Germany takes action against 350 far-right extremists in police force
German police officers walk in a terminal at the airport, Frankfurt, Germany, March 23, 2016. (AP Photo)


Germany has dealt with 350 cases of suspected far-right extremism in the last three years, a new report by the domestic intelligence agency revealed Sunday.

The document, put together by Germany's Federal Office for the Protection of the Constitution (BfV), reviewed records spanning 2017 to 2020 from about 300,000 employees, including state intelligence offices, federal and state-level police, the foreign intelligence service and military intelligence services.

Fifty-nine disciplinary actions in the past three years over concerns about far-right sympathy were implemented in the central state of Hesse. It was followed by the country's most populous state, North Rhine-Westphalia, with 43 disciplinary actions.

The report has put the spotlight on neo-Nazi ideology in Germany's police forces, an issue that senior security officials had previously downplayed even as they warned of the growing threat of far-right violence in recent years.

The German police have most recently been shaken by an investigation into more police officers in the western state of Hesse over far-right extremist leanings.

Last year, the German Police Federation (GdP) acknowledged the presence of right-wing radical elements among its officers following the suspension of five officers in Frankfurt. The move came after an investigation into five officers who formed a far-right cell that shared pictures of Hitler and swastikas and sent death threats to a Turkish lawyer's 2-year-old daughter. According to German Daily Frankfurter Neue Presse, a group called "NSU 2.0" sent threatening letters containing racist statements to Seda Başay Yıldız, one of the lawyers for the victims of the neo-Nazi terrorist group, the National Socialist Underground (NSU).

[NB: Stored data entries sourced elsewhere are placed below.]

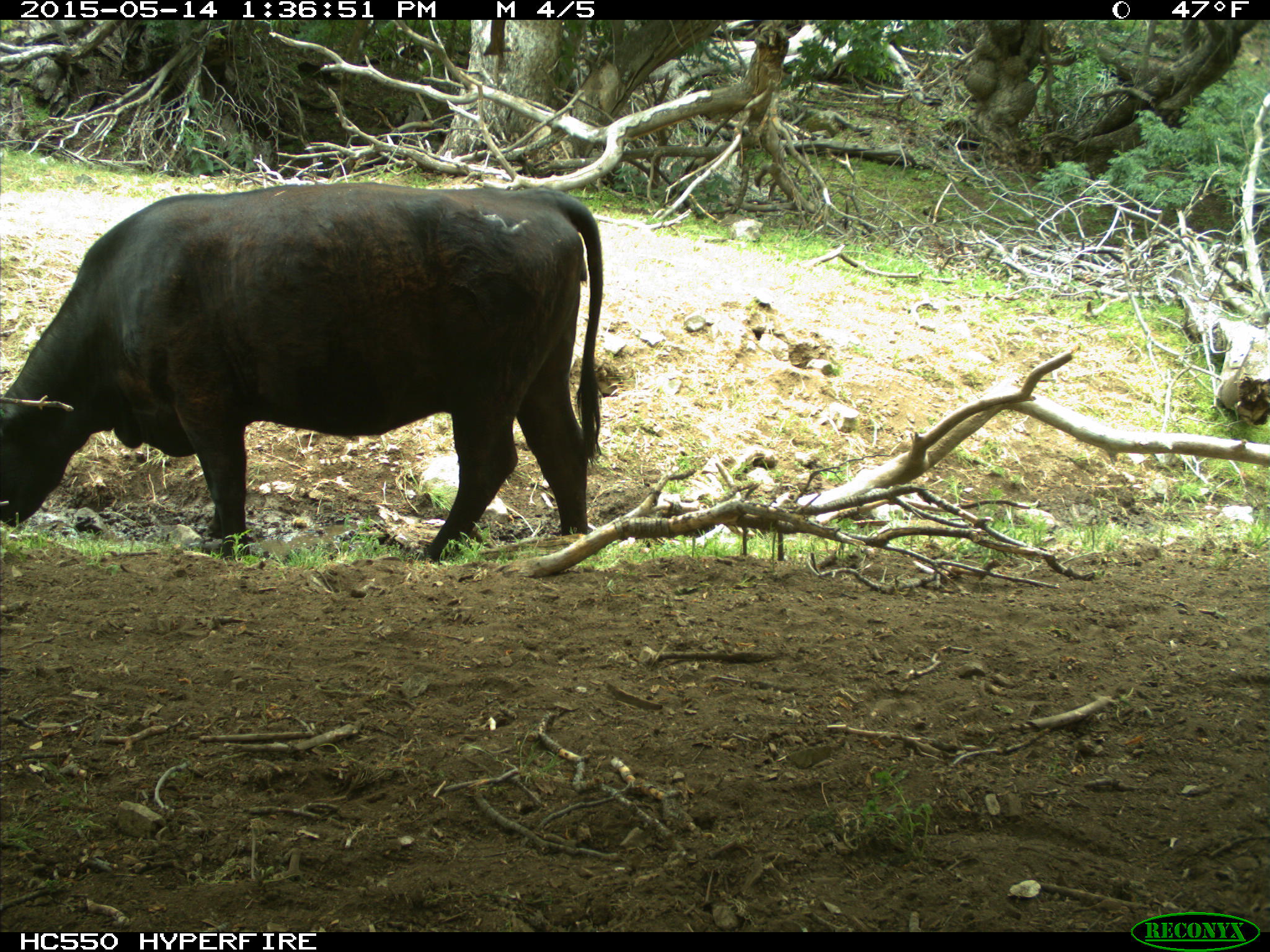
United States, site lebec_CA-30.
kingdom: Animalia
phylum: Chordata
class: Mammalia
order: Artiodactyla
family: Bovidae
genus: Bos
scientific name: Bos taurus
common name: domestic cow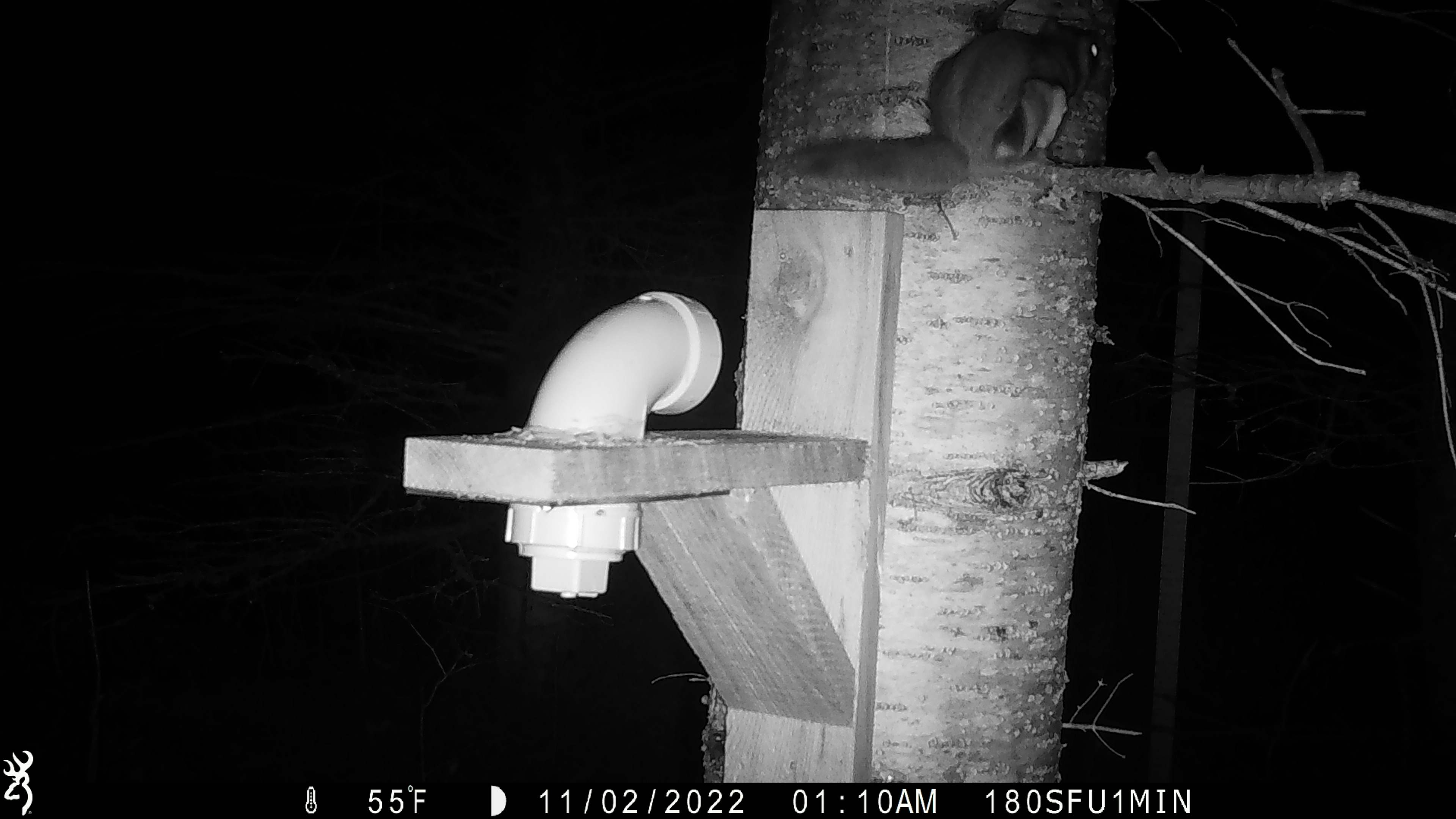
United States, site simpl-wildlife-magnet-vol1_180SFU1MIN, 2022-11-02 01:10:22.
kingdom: Animalia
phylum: Chordata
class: Mammalia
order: Rodentia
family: Sciuridae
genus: Glaucomys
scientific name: Glaucomys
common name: flying squirrel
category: flying squirrel sp.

One of the letters sent in August even targeted the lawyer's daughter. The NSU killed eight Turkish immigrants, one Greek citizen and a German police officer between 2000 and 2007, but the murders have long remained unresolved. Recent investigations have revealed severe failures of intelligence and the failure of police units in the eastern state of Thuringia to disrupt the group. The NSU is believed to have been founded by three far-right extremists, Uwe Mundlos, Uwe Bohnhardt and Beate Zschaepe, who lived in Thuringia in the early 1990s.

The investigation over the far-right network has also widened to other cities, as a police station in the Marburg-Biedenkopf district of the same province was put under investigation.

German authorities are increasingly concerned about growing right-wing terrorism in the country. The Interior Ministry said the lists were found in various police investigations and operations against far-right groups in the last seven years. Since 2016, Germany has conducted an increasing number of nationwide raids targeting right-wing groups, including houses, apartments and other properties believed to be owned by members of such groups, targeting the so-called "Reich citizens' movement," known as the Reichsbürgers.